Arriba, en la azotea, Esteban está triste por Concha. ¿Por qué es así la muerte? ¿Por qué le gusta venir cuando menos se le espera? Le hubiera gustado reconciliarse con ella, decirle que no estaba enojado. Pedirle perdón por enojarse, por hablarle como lo hizo. Creyó que habría tiempo para hacer las paces.
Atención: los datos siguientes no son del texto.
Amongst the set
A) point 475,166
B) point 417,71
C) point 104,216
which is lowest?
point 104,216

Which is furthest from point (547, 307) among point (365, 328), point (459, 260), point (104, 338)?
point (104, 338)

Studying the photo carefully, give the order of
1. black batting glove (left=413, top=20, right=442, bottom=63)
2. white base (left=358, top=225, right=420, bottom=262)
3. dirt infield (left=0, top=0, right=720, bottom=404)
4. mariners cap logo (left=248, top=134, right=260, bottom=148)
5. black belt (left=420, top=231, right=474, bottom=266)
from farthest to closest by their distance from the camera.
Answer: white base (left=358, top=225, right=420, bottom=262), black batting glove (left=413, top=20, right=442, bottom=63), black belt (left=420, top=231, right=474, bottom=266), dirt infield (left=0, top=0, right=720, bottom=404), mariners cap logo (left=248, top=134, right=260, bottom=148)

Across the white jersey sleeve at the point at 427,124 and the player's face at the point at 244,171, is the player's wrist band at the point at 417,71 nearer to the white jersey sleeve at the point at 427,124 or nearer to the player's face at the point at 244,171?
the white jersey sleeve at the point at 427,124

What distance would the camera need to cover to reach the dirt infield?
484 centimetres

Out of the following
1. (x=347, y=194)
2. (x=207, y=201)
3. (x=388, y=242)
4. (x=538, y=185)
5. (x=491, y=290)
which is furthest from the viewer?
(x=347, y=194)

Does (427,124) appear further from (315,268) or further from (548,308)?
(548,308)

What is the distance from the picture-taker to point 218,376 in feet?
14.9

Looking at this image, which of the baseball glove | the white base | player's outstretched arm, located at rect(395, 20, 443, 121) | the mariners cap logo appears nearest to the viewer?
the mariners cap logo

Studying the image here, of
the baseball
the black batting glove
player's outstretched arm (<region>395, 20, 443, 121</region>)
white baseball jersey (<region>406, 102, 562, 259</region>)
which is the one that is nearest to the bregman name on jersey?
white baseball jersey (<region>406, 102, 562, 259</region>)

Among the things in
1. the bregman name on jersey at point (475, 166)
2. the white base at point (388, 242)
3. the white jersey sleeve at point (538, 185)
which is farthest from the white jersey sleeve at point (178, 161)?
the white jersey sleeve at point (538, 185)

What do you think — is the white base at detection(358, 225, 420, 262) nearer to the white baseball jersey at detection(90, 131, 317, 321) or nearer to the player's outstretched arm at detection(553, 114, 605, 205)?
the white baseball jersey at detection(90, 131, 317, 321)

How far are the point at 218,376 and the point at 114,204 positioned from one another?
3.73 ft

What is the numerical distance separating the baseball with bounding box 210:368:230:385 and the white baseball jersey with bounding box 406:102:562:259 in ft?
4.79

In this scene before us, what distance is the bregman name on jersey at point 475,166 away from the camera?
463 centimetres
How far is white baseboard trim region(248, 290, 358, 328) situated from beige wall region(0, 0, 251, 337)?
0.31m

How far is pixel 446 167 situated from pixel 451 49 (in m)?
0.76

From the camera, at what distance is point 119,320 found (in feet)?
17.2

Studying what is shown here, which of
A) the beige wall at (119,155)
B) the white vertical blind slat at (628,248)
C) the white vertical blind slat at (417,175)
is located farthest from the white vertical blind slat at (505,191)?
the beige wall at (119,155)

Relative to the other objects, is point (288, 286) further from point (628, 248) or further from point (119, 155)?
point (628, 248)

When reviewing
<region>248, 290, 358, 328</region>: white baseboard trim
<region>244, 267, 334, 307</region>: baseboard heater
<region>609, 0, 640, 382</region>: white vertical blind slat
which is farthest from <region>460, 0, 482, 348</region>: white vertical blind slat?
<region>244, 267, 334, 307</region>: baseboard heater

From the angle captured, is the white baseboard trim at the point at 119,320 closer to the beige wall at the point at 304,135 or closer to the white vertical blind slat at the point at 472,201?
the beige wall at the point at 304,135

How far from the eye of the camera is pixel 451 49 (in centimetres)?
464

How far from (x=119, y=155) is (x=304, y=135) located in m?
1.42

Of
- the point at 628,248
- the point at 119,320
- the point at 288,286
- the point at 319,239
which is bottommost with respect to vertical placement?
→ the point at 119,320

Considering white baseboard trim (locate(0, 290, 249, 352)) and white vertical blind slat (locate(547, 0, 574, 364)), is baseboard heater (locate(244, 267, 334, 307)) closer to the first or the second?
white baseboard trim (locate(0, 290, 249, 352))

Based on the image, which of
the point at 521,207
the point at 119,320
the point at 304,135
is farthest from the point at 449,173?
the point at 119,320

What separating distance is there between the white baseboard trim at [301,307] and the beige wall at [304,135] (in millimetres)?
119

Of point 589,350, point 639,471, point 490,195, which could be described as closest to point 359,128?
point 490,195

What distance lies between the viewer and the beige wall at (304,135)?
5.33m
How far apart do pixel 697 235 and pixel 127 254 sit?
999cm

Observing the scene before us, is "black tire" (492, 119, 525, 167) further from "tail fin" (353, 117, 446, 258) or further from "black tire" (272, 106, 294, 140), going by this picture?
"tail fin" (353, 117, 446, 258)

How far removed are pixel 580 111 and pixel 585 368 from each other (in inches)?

Está tan cansado que se queda dormido en el parapeto, vigilando. Sueña con la casa. Sueña que la casa se halla en ruinas como si la hubieran bombardeado; hiedras y lianas azules invaden toda la calle hasta el muelle de tablones. Es de noche y Natalia viene por el río en una barca, vestida como las gitanas de las películas y acompañada por músicos que tocan una melodía inaudible. Parece triste, en el sueño. De pie, inmóvil, mira desde la popa la estela que la barca deja en el agua. Las ondas, encendidas por la luna, reflejan en pedazos su cara agobiada de tristeza, su mirada vacía de mujer que vivió y ya no vive, pero tampoco está muerta. Esteban observa, con terror, que Natalia tiene en el cuello la marca sangrante de un balazo. La barca se pierde río abajo, en el túnel de la noche, y de los árboles comienzan a caer flores secas como pequeñas llamas. Caen sobre el agua, ardiendo, y se dejan llevar por la corriente. Caen una tras otra: suave lluvia de copos de luz. Hasta que todo el río queda cubierto de flores y el perfume se esparce con la cálida brisa de esa noche. Es un perfume de llorar, un perfume que provoca unos deseos irresistibles de llorar.